I noticed the width (double stacked mag.) while looking at concealed carry options... I figure that after open carrying the full size XD the sub compact 27 will "seem" tiny. 
I also choose the 27 as it is also in .40 Cal. which XD (40) shoots so I will be able to but one Cal. for both firearms.

Also I am basically an "open carrier" so I will have no problem carrying the 27 on my hip and not have to worry if a shirt or jacket happens to cover it (or the XD for that matter)... For real concealed carry I do have a IWB holster for the 27 and as I am loosing weight, a few pairs of pants that are a little too big...so with them and a good belt...concealing the Glock should also be doable...

As far as the grip, I have (sorta) small hands so actually the grip on the 27 is perfect for me... even better than the XD...

Outdoorsman


----------



## FishingCop (Jun 5, 2011)

Well, picked them both up last Tuesday, got out to shoot them today. Like both of them a lot - only personal issue I have is that they are both double action autos - longer and harder trigger pull than I am used to on my Glock - just have to get used to that. I'm not grouping the LC9 9mm very well - got to re-train myself to a double action trigger - like my old Pythons...

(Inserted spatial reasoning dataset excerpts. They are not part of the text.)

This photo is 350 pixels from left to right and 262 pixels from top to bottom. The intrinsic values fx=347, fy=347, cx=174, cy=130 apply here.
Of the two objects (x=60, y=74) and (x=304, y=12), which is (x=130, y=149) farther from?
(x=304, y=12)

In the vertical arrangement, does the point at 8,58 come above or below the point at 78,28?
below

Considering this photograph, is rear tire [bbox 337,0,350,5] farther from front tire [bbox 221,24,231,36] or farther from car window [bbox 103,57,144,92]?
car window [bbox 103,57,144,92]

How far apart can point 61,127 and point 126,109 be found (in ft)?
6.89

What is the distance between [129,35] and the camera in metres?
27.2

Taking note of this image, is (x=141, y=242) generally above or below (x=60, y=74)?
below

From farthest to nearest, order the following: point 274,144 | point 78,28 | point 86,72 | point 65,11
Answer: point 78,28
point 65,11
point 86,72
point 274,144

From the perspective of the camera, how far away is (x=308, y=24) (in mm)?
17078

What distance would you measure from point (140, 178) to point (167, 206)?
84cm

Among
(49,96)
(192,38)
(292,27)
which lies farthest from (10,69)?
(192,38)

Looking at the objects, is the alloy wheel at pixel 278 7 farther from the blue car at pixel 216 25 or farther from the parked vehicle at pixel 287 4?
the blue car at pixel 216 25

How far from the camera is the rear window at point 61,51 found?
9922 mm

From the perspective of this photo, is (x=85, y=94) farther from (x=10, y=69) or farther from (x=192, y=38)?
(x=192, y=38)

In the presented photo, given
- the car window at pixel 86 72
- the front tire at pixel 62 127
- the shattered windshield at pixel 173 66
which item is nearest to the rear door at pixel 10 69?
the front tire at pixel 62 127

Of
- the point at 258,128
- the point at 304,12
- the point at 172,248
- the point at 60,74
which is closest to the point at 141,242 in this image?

Not worried about the LCP .380 - sights are negligible and the gun is not made for anything but up close point/shoot/protection - using the sights is a waste of time. They both shot straight and consistently in center mass at 21' and closer  Didn't bother shooting the 9mm any further than 21' - Ha, not a cop anymore - my need to carry is self protection only, not to make arrests, intervene in crimes, chase bad guys, etc., so I don't need to shoot and qualify at longer distances - Ha, if I did, I'd still carry my Glock 22  

Anyway, point is, both the LCP and the LC9, performed very well and I wouldn't hesitate to recommend either of them to anyone. LCP is great for front pocket too   --- but the short grip, even with the finger extender on the magazine, was not so bad and very controllable - might be a problem if you have really large hands??


----------



## KMixson (Jun 6, 2011)

My LCP has a 6 pound trigger pull on it. I kind of like it that way since it does not have a conventional type of safety on it.


----------



## BassBlaster (Jun 21, 2011)

Congrats on the new toys! New guns are always fun!! I have no experience with either. Only Ruger I ever owned was a big SRH in 44 Mag. That thing was a blast to shoot!!

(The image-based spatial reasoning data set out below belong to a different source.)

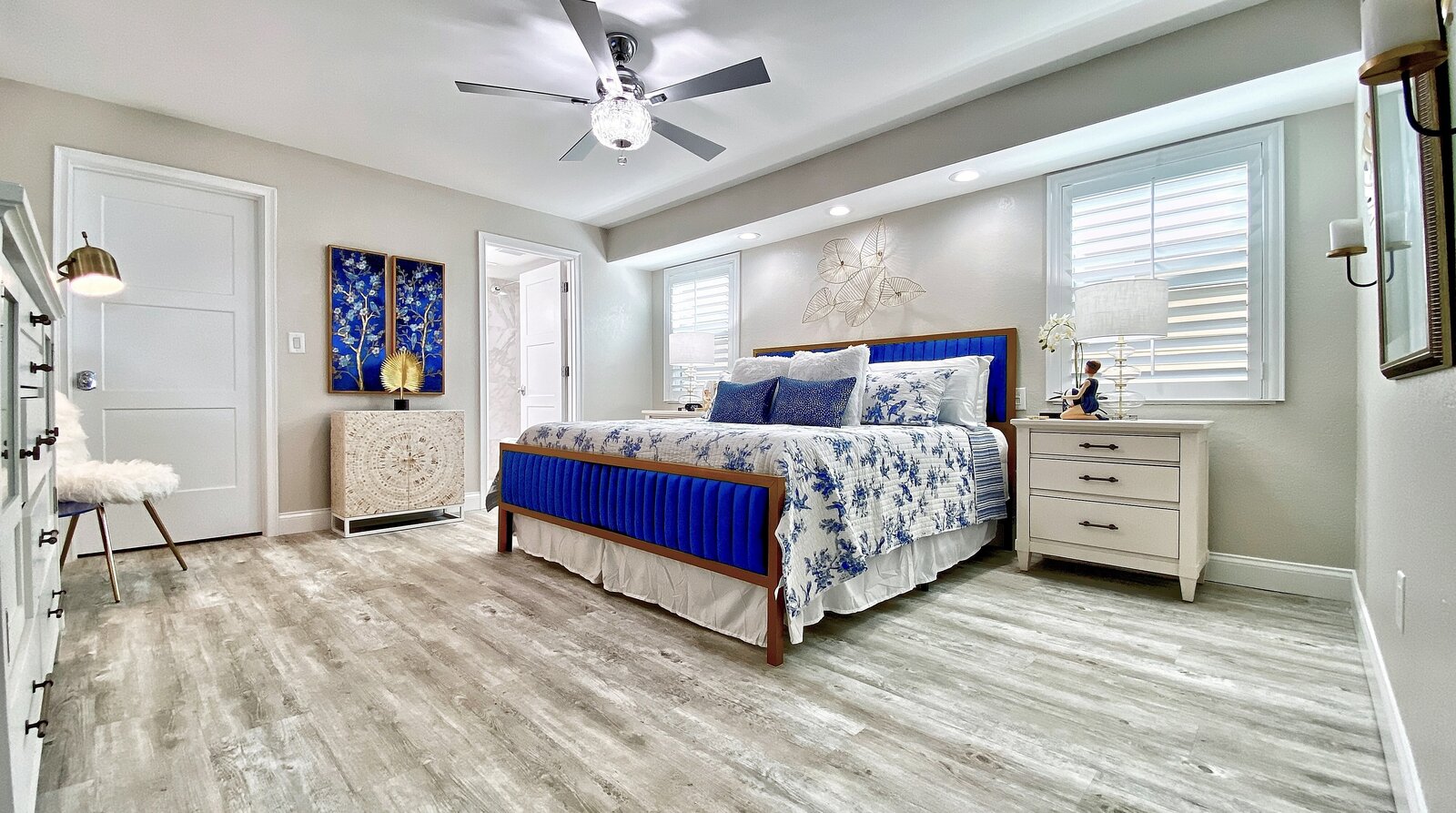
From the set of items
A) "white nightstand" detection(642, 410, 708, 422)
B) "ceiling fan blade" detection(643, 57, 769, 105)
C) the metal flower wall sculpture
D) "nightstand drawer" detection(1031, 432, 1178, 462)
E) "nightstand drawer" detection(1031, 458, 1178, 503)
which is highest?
"ceiling fan blade" detection(643, 57, 769, 105)

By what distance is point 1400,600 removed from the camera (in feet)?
4.47

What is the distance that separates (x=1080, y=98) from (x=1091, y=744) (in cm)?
274

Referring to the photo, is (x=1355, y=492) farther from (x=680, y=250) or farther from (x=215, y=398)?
(x=215, y=398)

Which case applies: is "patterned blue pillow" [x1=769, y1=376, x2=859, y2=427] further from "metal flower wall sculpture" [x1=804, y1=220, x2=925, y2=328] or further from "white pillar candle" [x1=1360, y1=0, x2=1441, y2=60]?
"white pillar candle" [x1=1360, y1=0, x2=1441, y2=60]

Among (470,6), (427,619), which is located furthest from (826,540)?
(470,6)

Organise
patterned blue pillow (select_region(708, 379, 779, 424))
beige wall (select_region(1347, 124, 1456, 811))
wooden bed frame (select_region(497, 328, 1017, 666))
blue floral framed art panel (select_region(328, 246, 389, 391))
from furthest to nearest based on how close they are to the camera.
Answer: blue floral framed art panel (select_region(328, 246, 389, 391)) → patterned blue pillow (select_region(708, 379, 779, 424)) → wooden bed frame (select_region(497, 328, 1017, 666)) → beige wall (select_region(1347, 124, 1456, 811))

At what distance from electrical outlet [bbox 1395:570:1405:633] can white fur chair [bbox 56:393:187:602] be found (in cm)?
427

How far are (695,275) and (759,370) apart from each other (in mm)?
2054

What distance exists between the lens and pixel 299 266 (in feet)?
13.0

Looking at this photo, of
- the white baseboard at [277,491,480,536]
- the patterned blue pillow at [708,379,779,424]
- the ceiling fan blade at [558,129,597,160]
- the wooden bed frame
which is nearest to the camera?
the wooden bed frame

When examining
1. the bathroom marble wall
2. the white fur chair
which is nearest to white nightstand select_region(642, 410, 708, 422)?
the bathroom marble wall

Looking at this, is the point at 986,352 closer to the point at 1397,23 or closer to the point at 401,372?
the point at 1397,23

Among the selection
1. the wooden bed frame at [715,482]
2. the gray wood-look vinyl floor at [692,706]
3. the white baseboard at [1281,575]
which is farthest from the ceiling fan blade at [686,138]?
the white baseboard at [1281,575]

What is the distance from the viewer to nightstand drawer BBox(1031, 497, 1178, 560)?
2.62m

My EDC weapon is a Springfield XD 40 Sub Compact. I love that gun. My wife carries a S&W M&P 9mm compact. Its a great weapon also. Never been a big fan of the Glocks. They are very reliable weapons but the grip is just very strange feeling to me, allthough, Ive yet to handle the Gen 4's so maybe they are different.


----------



## wasilvers (Aug 1, 2011)

Thanks for your posts on the LC9. I looked at all the major single stack 9mm guns and it was a tossup between the LC9 and Kahr CM9/PM9. In the end, it came down to my wife putting her foot down and requiring one I get to have a safety - to get that in teh Kahr would require about 2x the lc9. So the dust settled on our arguement and the LC9 is coming into the fold. I put the money saved towards adding a crimson trace laser and a really nice holster I normally wouldn't get. My local shop can't get mine till mid August so I'm waiting. Can't wait to give it a run through a box or two.


----------



## FishingCop (Aug 1, 2011)

wasilvers said:


> Thanks for your posts on the LC9. I looked at all the major single stack 9mm guns and it was a tossup between the LC9 and Kahr CM9/PM9. In the end, it came down to my wife putting her foot down and requiring one I get to have a safety - to get that in teh Kahr would require about 2x the lc9. So the dust settled on our arguement and the LC9 is coming into the fold. I put the money saved towards adding a crimson trace laser and a really nice holster I normally wouldn't get. My local shop can't get mine till mid August so I'm waiting. Can't wait to give it a run through a box or two.




I'm pretty happy with mine - no problems so far, haven't got an in-the-pants holster yet, just haven't taken the time to look for one - I'll carry the LCP until cooler weather, so no rush on the LC9 holster. Bummer, I thought the holster from my Mauser hsc .380 would work, but the trigger guard on the LC9 is just a little deeper and won't fit into the holster 

Good luck with your LC9 when you get it.


----------